QUOTED PASSAGE:
* Start *

Ayman Asfari (born 8 July 1958) is a Syrian-born British businessman. He was the chief executive (CEO) of Petrofac, a Jersey-registered multinational oilfield services company serving the oil, gas and energy production and processing industries, from 2002 to 2020, and became a non-executive director.

Early life
Asfari was born in Syria, the son of a diplomat, but raised outside the country. His first job was in Oman, as a consulting engineer carrying out soil testing.

He is a graduate of Villanova University in Pennsylvania in the United States, and holds an MSc in Civil and Urban Engineering from the University of Pennsylvania. He attended the Wharton School of the University of Pennsylvania for his MBA.

Career
Before joining Petrofac, Asfari served as the managing director of a major Oman-based civil and mechanical construction business. He joined Petrofac in 1991 when it had one plant in Tyler, Texas. He bought out the company in 2001, and took it public on the London Stock Exchange in 2005.

In February 2015, Forbes calculated Asfari's net worth at $1.2 billion. Asfari won the UK category of the Ernst & Young Entrepreneur of the Year Awards in 2011.

In 2019, Asfari's paycheck from Petrofac was cut by 45% to £980,000, down from £1.8 million in 2018. He stood down as CEO on 31 December 2020, and became a non-executive director in January 2021.

* End *

OBJECTIVE: Copy out the full biography of Ayman Asfari word for word. The material that comes after this passage has no connection to it.

Questions about pictured scenes:
* Start *

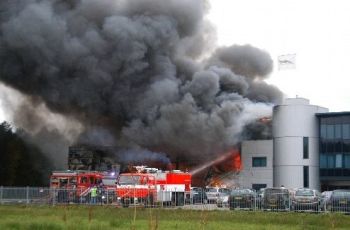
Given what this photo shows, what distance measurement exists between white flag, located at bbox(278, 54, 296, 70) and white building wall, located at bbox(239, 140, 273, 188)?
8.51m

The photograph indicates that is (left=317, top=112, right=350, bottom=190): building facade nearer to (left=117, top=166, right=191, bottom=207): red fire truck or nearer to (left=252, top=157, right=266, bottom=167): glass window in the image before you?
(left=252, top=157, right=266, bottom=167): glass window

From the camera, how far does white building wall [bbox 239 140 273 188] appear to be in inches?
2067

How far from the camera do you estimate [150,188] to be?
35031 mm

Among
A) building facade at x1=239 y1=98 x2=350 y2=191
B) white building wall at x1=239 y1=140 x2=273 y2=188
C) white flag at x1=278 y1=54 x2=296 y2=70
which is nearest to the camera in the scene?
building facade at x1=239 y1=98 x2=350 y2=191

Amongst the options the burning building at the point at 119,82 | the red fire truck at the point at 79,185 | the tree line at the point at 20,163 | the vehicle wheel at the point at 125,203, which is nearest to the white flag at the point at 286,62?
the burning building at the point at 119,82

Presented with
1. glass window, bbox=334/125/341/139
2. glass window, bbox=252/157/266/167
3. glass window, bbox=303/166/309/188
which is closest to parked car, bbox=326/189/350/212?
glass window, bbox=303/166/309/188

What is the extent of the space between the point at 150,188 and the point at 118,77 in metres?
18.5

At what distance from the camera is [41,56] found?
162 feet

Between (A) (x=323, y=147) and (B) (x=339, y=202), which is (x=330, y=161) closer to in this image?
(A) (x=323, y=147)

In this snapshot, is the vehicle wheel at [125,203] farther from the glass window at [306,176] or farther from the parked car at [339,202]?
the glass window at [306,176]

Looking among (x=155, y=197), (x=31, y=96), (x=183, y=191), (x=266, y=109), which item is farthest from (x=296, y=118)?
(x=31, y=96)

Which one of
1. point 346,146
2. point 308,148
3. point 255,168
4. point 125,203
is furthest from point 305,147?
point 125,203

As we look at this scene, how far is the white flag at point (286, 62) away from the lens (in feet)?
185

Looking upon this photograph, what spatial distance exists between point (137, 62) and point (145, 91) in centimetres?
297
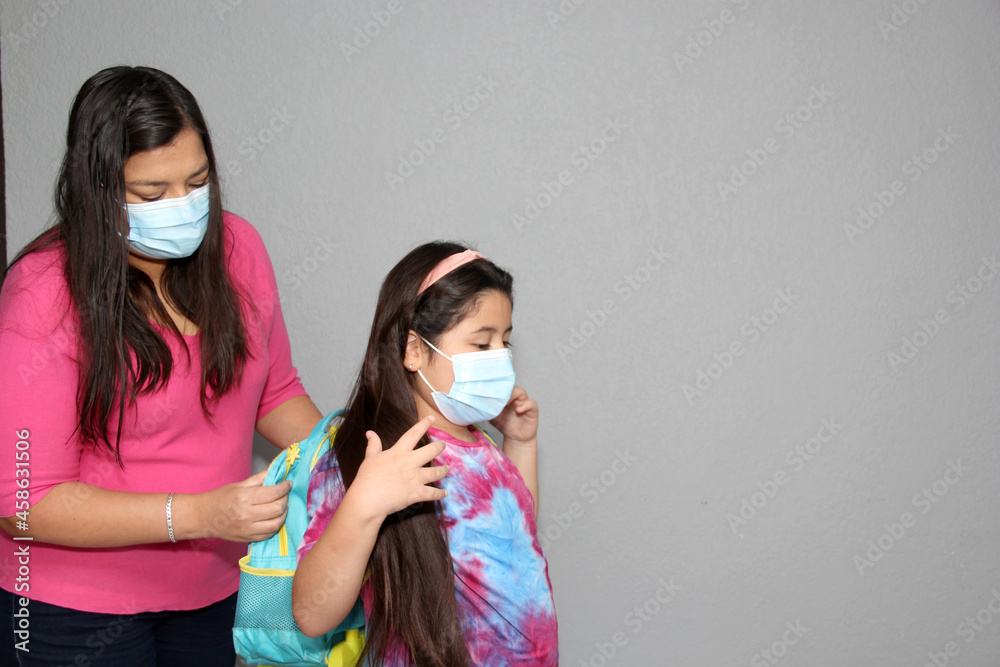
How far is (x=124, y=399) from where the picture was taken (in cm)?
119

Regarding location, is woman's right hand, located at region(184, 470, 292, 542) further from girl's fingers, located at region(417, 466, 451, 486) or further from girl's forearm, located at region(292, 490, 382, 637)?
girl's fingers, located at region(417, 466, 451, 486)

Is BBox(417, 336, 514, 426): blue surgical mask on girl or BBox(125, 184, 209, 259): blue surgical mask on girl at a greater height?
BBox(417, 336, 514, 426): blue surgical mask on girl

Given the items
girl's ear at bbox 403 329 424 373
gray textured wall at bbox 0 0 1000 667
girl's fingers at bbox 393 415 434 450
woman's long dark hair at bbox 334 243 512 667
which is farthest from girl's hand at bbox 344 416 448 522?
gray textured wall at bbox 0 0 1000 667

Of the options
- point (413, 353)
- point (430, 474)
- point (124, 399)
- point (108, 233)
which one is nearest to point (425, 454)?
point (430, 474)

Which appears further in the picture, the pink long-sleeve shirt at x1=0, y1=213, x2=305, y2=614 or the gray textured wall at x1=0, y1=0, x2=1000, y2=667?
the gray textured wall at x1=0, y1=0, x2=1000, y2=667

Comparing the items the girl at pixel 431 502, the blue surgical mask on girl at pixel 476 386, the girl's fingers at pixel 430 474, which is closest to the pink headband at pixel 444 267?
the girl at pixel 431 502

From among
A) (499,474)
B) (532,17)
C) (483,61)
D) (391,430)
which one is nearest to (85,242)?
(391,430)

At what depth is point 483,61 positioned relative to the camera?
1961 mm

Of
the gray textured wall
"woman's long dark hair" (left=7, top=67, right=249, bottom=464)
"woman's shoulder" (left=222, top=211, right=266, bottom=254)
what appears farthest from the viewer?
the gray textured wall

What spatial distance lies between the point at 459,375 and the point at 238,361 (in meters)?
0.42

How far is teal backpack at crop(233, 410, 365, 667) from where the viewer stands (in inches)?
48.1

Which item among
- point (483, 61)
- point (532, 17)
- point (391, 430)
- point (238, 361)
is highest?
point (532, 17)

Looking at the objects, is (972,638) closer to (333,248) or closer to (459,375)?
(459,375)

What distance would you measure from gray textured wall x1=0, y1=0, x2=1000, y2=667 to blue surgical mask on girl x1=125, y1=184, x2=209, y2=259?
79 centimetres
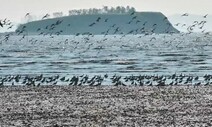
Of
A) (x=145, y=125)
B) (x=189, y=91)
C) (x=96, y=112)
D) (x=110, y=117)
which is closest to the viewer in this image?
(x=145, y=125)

* End *

TASK RESPONSE:
Ayman Asfari (born 8 July 1958) is a Syrian-born British businessman. He was the chief executive (CEO) of Petrofac, a Jersey-registered multinational oilfield services company serving the oil, gas and energy production and processing industries, from 2002 to 2020, and became a non-executive director.

Early life
Asfari was born in Syria, the son of a diplomat, but raised outside the country. His first job was in Oman, as a consulting engineer carrying out soil testing.

He is a graduate of Villanova University in Pennsylvania in the United States, and holds an MSc in Civil and Urban Engineering from the University of Pennsylvania. He attended the Wharton School of the University of Pennsylvania for his MBA.

Career
Before joining Petrofac, Asfari served as the managing director of a major Oman-based civil and mechanical construction business. He joined Petrofac in 1991 when it had one plant in Tyler, Texas. He bought out the company in 2001, and took it public on the London Stock Exchange in 2005.

In February 2015, Forbes calculated Asfari's net worth at $1.2 billion. Asfari won the UK category of the Ernst & Young Entrepreneur of the Year Awards in 2011.

In 2019, Asfari's paycheck from Petrofac was cut by 45% to £980,000, down from £1.8 million in 2018. He stood down as CEO on 31 December 2020, and became a non-executive director in January 2021.